Editor’s Note: The essay below was written in 2001 and appears in the self-published book, Through Our Eyes: A Tapestry of Words and Images in Response to September 11. Printed and distributed in 2002, the book was the result of an independent, volunteer documentary project organized by a journalist and several friends. The author’s bio was written in 2002 and has not been updated.
Sage Ann Hibberd is the most peaceful person you’ll ever meet. The 25-year-old was born in Meeker, Colorado, and now lives in Jackson, Wyoming, with her loving boyfriend, Jerod. This winter, she’ll be working as a ski instructor, but by trade, she’s a graphic designer and organic gardener. She’s also a visionary. “I am interested in spreading awareness of the issues that are not in the media these days. There are a lot of problems in this world that we, as arrogant Americans, are not aware of and chose not to be aware of. I hope to bring this awareness to the surface of at least the people around me. I think there is still hope, but something must be done now.”
To do their part, she and Jerod are in the process of building a straw bale home, starting an organic farming business and divorcing themselves from their cars. Not content with simply changing their individual lives, the ambitious duo have launched the Teton Sustainability Project, a non-profit organization that will promote sustainable living in the region. In her free time – if there is any – Sage seeks out activities that allow her to be in the moment: climbing, windsurfing, hiking, biking, skiing, reading, playing music. She’s traveled to Europe, Brazil, Mexico, Canada and various places throughout the United States. As for her faith, “I was not brought up in a church, but my faith comes from my own experience with the something that is out there, that is bigger than we are. Occasionally I pray to the mother (earth that is).” On Sept. 11, Sage was laying bricks in the yard. She wrote her essay at the end of September following a trip down the Grand Canyon.
We received the news late on September 11th because of our lack of communication at times. We didn’t turn on the news until noon. At this time, I was shocked and horrified as most Americans at the destruction that had gone on in NYC, D.C. and Pennsylvania. The names of people I knew in the city ran through my head, especially my close friend Tracy who worked across the street from the World Trade Towers (I came to find out later that she was late for work and saw the whole thing from a distance.).
I am one of the lucky ones who didn’t lose anyone in this disaster, so at first, I couldn’t make any judgments on what should be done. When NPR (National Public Radio) brought the voices of people who had lost loved ones, my opinions were reinforced by theirs. I don’t really believe in violence at all, and I think a stronger stance wouldn’t be one of violence, but one of love and peace. I agree that the terrorists should be brought to justice so that no more lives are lost to their ways of destruction. I do not believe that we should endanger the lives of more Americans in a war in Afghanistan, and I do not believe we should harm civilians in those countries we believe are “harboring” terrorists.
I left for a river trip down the Grand Canyon about a week after the attacks.

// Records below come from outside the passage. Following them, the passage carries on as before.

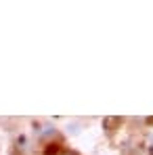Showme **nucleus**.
Returning a JSON list of instances; mask_svg holds the SVG:
<instances>
[{"instance_id": "obj_1", "label": "nucleus", "mask_w": 153, "mask_h": 155, "mask_svg": "<svg viewBox=\"0 0 153 155\" xmlns=\"http://www.w3.org/2000/svg\"><path fill=\"white\" fill-rule=\"evenodd\" d=\"M122 120L120 117H105V128L107 130H113V126H118Z\"/></svg>"}]
</instances>
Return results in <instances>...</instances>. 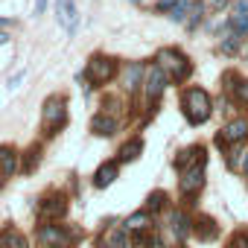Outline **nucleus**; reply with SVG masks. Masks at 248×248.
<instances>
[{
	"mask_svg": "<svg viewBox=\"0 0 248 248\" xmlns=\"http://www.w3.org/2000/svg\"><path fill=\"white\" fill-rule=\"evenodd\" d=\"M135 248H149V239H146L143 233H138V236H135Z\"/></svg>",
	"mask_w": 248,
	"mask_h": 248,
	"instance_id": "c85d7f7f",
	"label": "nucleus"
},
{
	"mask_svg": "<svg viewBox=\"0 0 248 248\" xmlns=\"http://www.w3.org/2000/svg\"><path fill=\"white\" fill-rule=\"evenodd\" d=\"M41 120H44V132L53 135V132L62 126V123H64V99H62V96H50V99L44 102Z\"/></svg>",
	"mask_w": 248,
	"mask_h": 248,
	"instance_id": "39448f33",
	"label": "nucleus"
},
{
	"mask_svg": "<svg viewBox=\"0 0 248 248\" xmlns=\"http://www.w3.org/2000/svg\"><path fill=\"white\" fill-rule=\"evenodd\" d=\"M248 138V120H231L228 126L222 129V135L216 138V143L222 146V143H239V140H245Z\"/></svg>",
	"mask_w": 248,
	"mask_h": 248,
	"instance_id": "0eeeda50",
	"label": "nucleus"
},
{
	"mask_svg": "<svg viewBox=\"0 0 248 248\" xmlns=\"http://www.w3.org/2000/svg\"><path fill=\"white\" fill-rule=\"evenodd\" d=\"M175 3H178V0H161L158 9H170V6H175Z\"/></svg>",
	"mask_w": 248,
	"mask_h": 248,
	"instance_id": "7c9ffc66",
	"label": "nucleus"
},
{
	"mask_svg": "<svg viewBox=\"0 0 248 248\" xmlns=\"http://www.w3.org/2000/svg\"><path fill=\"white\" fill-rule=\"evenodd\" d=\"M167 82H170V76H167V73H164L158 64L146 70L143 88H146V96H149V102H158V99H161V93L167 91Z\"/></svg>",
	"mask_w": 248,
	"mask_h": 248,
	"instance_id": "423d86ee",
	"label": "nucleus"
},
{
	"mask_svg": "<svg viewBox=\"0 0 248 248\" xmlns=\"http://www.w3.org/2000/svg\"><path fill=\"white\" fill-rule=\"evenodd\" d=\"M140 152H143V140L135 138V140H129L120 149V161H135V158H140Z\"/></svg>",
	"mask_w": 248,
	"mask_h": 248,
	"instance_id": "a211bd4d",
	"label": "nucleus"
},
{
	"mask_svg": "<svg viewBox=\"0 0 248 248\" xmlns=\"http://www.w3.org/2000/svg\"><path fill=\"white\" fill-rule=\"evenodd\" d=\"M114 178H117V164L111 161V164H102V167L96 170V178H93V184H96V187H108Z\"/></svg>",
	"mask_w": 248,
	"mask_h": 248,
	"instance_id": "f3484780",
	"label": "nucleus"
},
{
	"mask_svg": "<svg viewBox=\"0 0 248 248\" xmlns=\"http://www.w3.org/2000/svg\"><path fill=\"white\" fill-rule=\"evenodd\" d=\"M149 225V216L146 213H135V216H129V222H126V228H132V231H143Z\"/></svg>",
	"mask_w": 248,
	"mask_h": 248,
	"instance_id": "412c9836",
	"label": "nucleus"
},
{
	"mask_svg": "<svg viewBox=\"0 0 248 248\" xmlns=\"http://www.w3.org/2000/svg\"><path fill=\"white\" fill-rule=\"evenodd\" d=\"M181 111H184V117L193 123V126L207 123V117H210V96H207V91H202V88L184 91V96H181Z\"/></svg>",
	"mask_w": 248,
	"mask_h": 248,
	"instance_id": "f257e3e1",
	"label": "nucleus"
},
{
	"mask_svg": "<svg viewBox=\"0 0 248 248\" xmlns=\"http://www.w3.org/2000/svg\"><path fill=\"white\" fill-rule=\"evenodd\" d=\"M231 248H248V233H245V231H239V233L231 239Z\"/></svg>",
	"mask_w": 248,
	"mask_h": 248,
	"instance_id": "a878e982",
	"label": "nucleus"
},
{
	"mask_svg": "<svg viewBox=\"0 0 248 248\" xmlns=\"http://www.w3.org/2000/svg\"><path fill=\"white\" fill-rule=\"evenodd\" d=\"M225 3H228V0H213V6H216V9H222Z\"/></svg>",
	"mask_w": 248,
	"mask_h": 248,
	"instance_id": "2f4dec72",
	"label": "nucleus"
},
{
	"mask_svg": "<svg viewBox=\"0 0 248 248\" xmlns=\"http://www.w3.org/2000/svg\"><path fill=\"white\" fill-rule=\"evenodd\" d=\"M64 210H67L64 196H47V199H41V204H38L41 219H59V216H64Z\"/></svg>",
	"mask_w": 248,
	"mask_h": 248,
	"instance_id": "9d476101",
	"label": "nucleus"
},
{
	"mask_svg": "<svg viewBox=\"0 0 248 248\" xmlns=\"http://www.w3.org/2000/svg\"><path fill=\"white\" fill-rule=\"evenodd\" d=\"M38 158H41V149H38V146H32V149L27 152V164H24V172H32V167L38 164Z\"/></svg>",
	"mask_w": 248,
	"mask_h": 248,
	"instance_id": "5701e85b",
	"label": "nucleus"
},
{
	"mask_svg": "<svg viewBox=\"0 0 248 248\" xmlns=\"http://www.w3.org/2000/svg\"><path fill=\"white\" fill-rule=\"evenodd\" d=\"M193 233H196L202 242H213V239L219 236V228H216V222H213L210 216H199V219L193 222Z\"/></svg>",
	"mask_w": 248,
	"mask_h": 248,
	"instance_id": "9b49d317",
	"label": "nucleus"
},
{
	"mask_svg": "<svg viewBox=\"0 0 248 248\" xmlns=\"http://www.w3.org/2000/svg\"><path fill=\"white\" fill-rule=\"evenodd\" d=\"M236 170H239V172H245V175H248V149H245V152H242V158H239V164H236Z\"/></svg>",
	"mask_w": 248,
	"mask_h": 248,
	"instance_id": "bb28decb",
	"label": "nucleus"
},
{
	"mask_svg": "<svg viewBox=\"0 0 248 248\" xmlns=\"http://www.w3.org/2000/svg\"><path fill=\"white\" fill-rule=\"evenodd\" d=\"M202 184H204L202 164H196V167L184 170V175H181V193H184V196H193V193H199V190H202Z\"/></svg>",
	"mask_w": 248,
	"mask_h": 248,
	"instance_id": "1a4fd4ad",
	"label": "nucleus"
},
{
	"mask_svg": "<svg viewBox=\"0 0 248 248\" xmlns=\"http://www.w3.org/2000/svg\"><path fill=\"white\" fill-rule=\"evenodd\" d=\"M56 12H59V24L67 30V32H76V24H79V9L73 0H56Z\"/></svg>",
	"mask_w": 248,
	"mask_h": 248,
	"instance_id": "6e6552de",
	"label": "nucleus"
},
{
	"mask_svg": "<svg viewBox=\"0 0 248 248\" xmlns=\"http://www.w3.org/2000/svg\"><path fill=\"white\" fill-rule=\"evenodd\" d=\"M140 82H143V64L140 62H132L129 70H126V76H123V88H126L129 93H135L140 88Z\"/></svg>",
	"mask_w": 248,
	"mask_h": 248,
	"instance_id": "ddd939ff",
	"label": "nucleus"
},
{
	"mask_svg": "<svg viewBox=\"0 0 248 248\" xmlns=\"http://www.w3.org/2000/svg\"><path fill=\"white\" fill-rule=\"evenodd\" d=\"M99 248H126V233H123V231H111L108 239H105Z\"/></svg>",
	"mask_w": 248,
	"mask_h": 248,
	"instance_id": "aec40b11",
	"label": "nucleus"
},
{
	"mask_svg": "<svg viewBox=\"0 0 248 248\" xmlns=\"http://www.w3.org/2000/svg\"><path fill=\"white\" fill-rule=\"evenodd\" d=\"M91 132L99 135V138H108V135L117 132V120H114V117H105V114H96V117L91 120Z\"/></svg>",
	"mask_w": 248,
	"mask_h": 248,
	"instance_id": "4468645a",
	"label": "nucleus"
},
{
	"mask_svg": "<svg viewBox=\"0 0 248 248\" xmlns=\"http://www.w3.org/2000/svg\"><path fill=\"white\" fill-rule=\"evenodd\" d=\"M18 170V155L12 146H0V175H12Z\"/></svg>",
	"mask_w": 248,
	"mask_h": 248,
	"instance_id": "2eb2a0df",
	"label": "nucleus"
},
{
	"mask_svg": "<svg viewBox=\"0 0 248 248\" xmlns=\"http://www.w3.org/2000/svg\"><path fill=\"white\" fill-rule=\"evenodd\" d=\"M231 27H233L236 32H248V15H239V12H233V18H231Z\"/></svg>",
	"mask_w": 248,
	"mask_h": 248,
	"instance_id": "b1692460",
	"label": "nucleus"
},
{
	"mask_svg": "<svg viewBox=\"0 0 248 248\" xmlns=\"http://www.w3.org/2000/svg\"><path fill=\"white\" fill-rule=\"evenodd\" d=\"M158 67H161L170 79H175V82H184V79L190 76V70H193V64L187 62V56L178 53V50H161V53H158Z\"/></svg>",
	"mask_w": 248,
	"mask_h": 248,
	"instance_id": "f03ea898",
	"label": "nucleus"
},
{
	"mask_svg": "<svg viewBox=\"0 0 248 248\" xmlns=\"http://www.w3.org/2000/svg\"><path fill=\"white\" fill-rule=\"evenodd\" d=\"M236 12H239V15H248V0H239V3H236Z\"/></svg>",
	"mask_w": 248,
	"mask_h": 248,
	"instance_id": "c756f323",
	"label": "nucleus"
},
{
	"mask_svg": "<svg viewBox=\"0 0 248 248\" xmlns=\"http://www.w3.org/2000/svg\"><path fill=\"white\" fill-rule=\"evenodd\" d=\"M231 88H233V93H236L239 102H248V79H239V82L231 85Z\"/></svg>",
	"mask_w": 248,
	"mask_h": 248,
	"instance_id": "393cba45",
	"label": "nucleus"
},
{
	"mask_svg": "<svg viewBox=\"0 0 248 248\" xmlns=\"http://www.w3.org/2000/svg\"><path fill=\"white\" fill-rule=\"evenodd\" d=\"M164 202H167V196H164V193H152V196L146 199V210H152V213H155V210H161V207H164Z\"/></svg>",
	"mask_w": 248,
	"mask_h": 248,
	"instance_id": "4be33fe9",
	"label": "nucleus"
},
{
	"mask_svg": "<svg viewBox=\"0 0 248 248\" xmlns=\"http://www.w3.org/2000/svg\"><path fill=\"white\" fill-rule=\"evenodd\" d=\"M196 164H204V149L202 146H190V149H184L178 158H175V167L184 172V170H190V167H196Z\"/></svg>",
	"mask_w": 248,
	"mask_h": 248,
	"instance_id": "f8f14e48",
	"label": "nucleus"
},
{
	"mask_svg": "<svg viewBox=\"0 0 248 248\" xmlns=\"http://www.w3.org/2000/svg\"><path fill=\"white\" fill-rule=\"evenodd\" d=\"M3 248H27V239L18 231H6L3 233Z\"/></svg>",
	"mask_w": 248,
	"mask_h": 248,
	"instance_id": "6ab92c4d",
	"label": "nucleus"
},
{
	"mask_svg": "<svg viewBox=\"0 0 248 248\" xmlns=\"http://www.w3.org/2000/svg\"><path fill=\"white\" fill-rule=\"evenodd\" d=\"M170 225H172V233H175V239H184L187 233H190V219H187V213H181V210H175L172 216H170Z\"/></svg>",
	"mask_w": 248,
	"mask_h": 248,
	"instance_id": "dca6fc26",
	"label": "nucleus"
},
{
	"mask_svg": "<svg viewBox=\"0 0 248 248\" xmlns=\"http://www.w3.org/2000/svg\"><path fill=\"white\" fill-rule=\"evenodd\" d=\"M114 73H117V62L108 59V56H93V59L88 62V70H85V76H88L93 85H105V82H111Z\"/></svg>",
	"mask_w": 248,
	"mask_h": 248,
	"instance_id": "7ed1b4c3",
	"label": "nucleus"
},
{
	"mask_svg": "<svg viewBox=\"0 0 248 248\" xmlns=\"http://www.w3.org/2000/svg\"><path fill=\"white\" fill-rule=\"evenodd\" d=\"M38 239H41L47 248H70L73 239H76V233L67 231L64 225H44V228L38 231Z\"/></svg>",
	"mask_w": 248,
	"mask_h": 248,
	"instance_id": "20e7f679",
	"label": "nucleus"
},
{
	"mask_svg": "<svg viewBox=\"0 0 248 248\" xmlns=\"http://www.w3.org/2000/svg\"><path fill=\"white\" fill-rule=\"evenodd\" d=\"M222 50H225V53H236V35H233V38H228V41L222 44Z\"/></svg>",
	"mask_w": 248,
	"mask_h": 248,
	"instance_id": "cd10ccee",
	"label": "nucleus"
}]
</instances>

I felt guilty for feeling excited about my upcoming expedition. It wasn’t until I was hiking down into the canyon at 5:00 a.m. that I became immersed in the magic of the canyon and forgot – or at least repressed – the images of the world above the rim. The thought of no communication became comforting and all worries faded.
The next week proceeded with a feeling of truly living in the moment and enjoying all the canyon has to offer, from its hidden secrets and abundance of wildlife to its terrifying raging rapids.
If there is a bright side to this tragedy, I found it in the voice of a fellow passenger on the trip. He was a young British man who is in the process of transforming his life into complete happiness, a state that most of us will never reach and don’t know how. He said that perhaps in this event of great tragedy and loss, we can all learn how precious life is and make a life for ourselves in which we are truly happy and satisfied. I believe he is right, for I have already seen people reevaluating their lives, including myself.
I was reluctant to return to the rim of the canyon for fear of losing contact with the people I met and the canyon itself. I was afraid to see my beautiful canyon life shattered by the tragedies of the real world. One of the guides said to me the canyon is the real world. Now I realize how much those words mean to me, that there are still places that are so pure and beautiful and sacred.
When I came home, I had the after-Grand Canyon blues when I was exposed to all the things above the rim that trouble me. I am now trying to live within the moment and do what makes me happy. I have seen a lot of patriotism among the citizens of my small town. It is nice to see such camaraderie between people around the world and in my community, something that I believe has been lacking for quite some time. I was happy to hear the president isn’t being hasty and that there is a movement of peace, even among New Yorkers.
So for all the tragedy of these events, I believe my British friend was right. There will be some light for us all.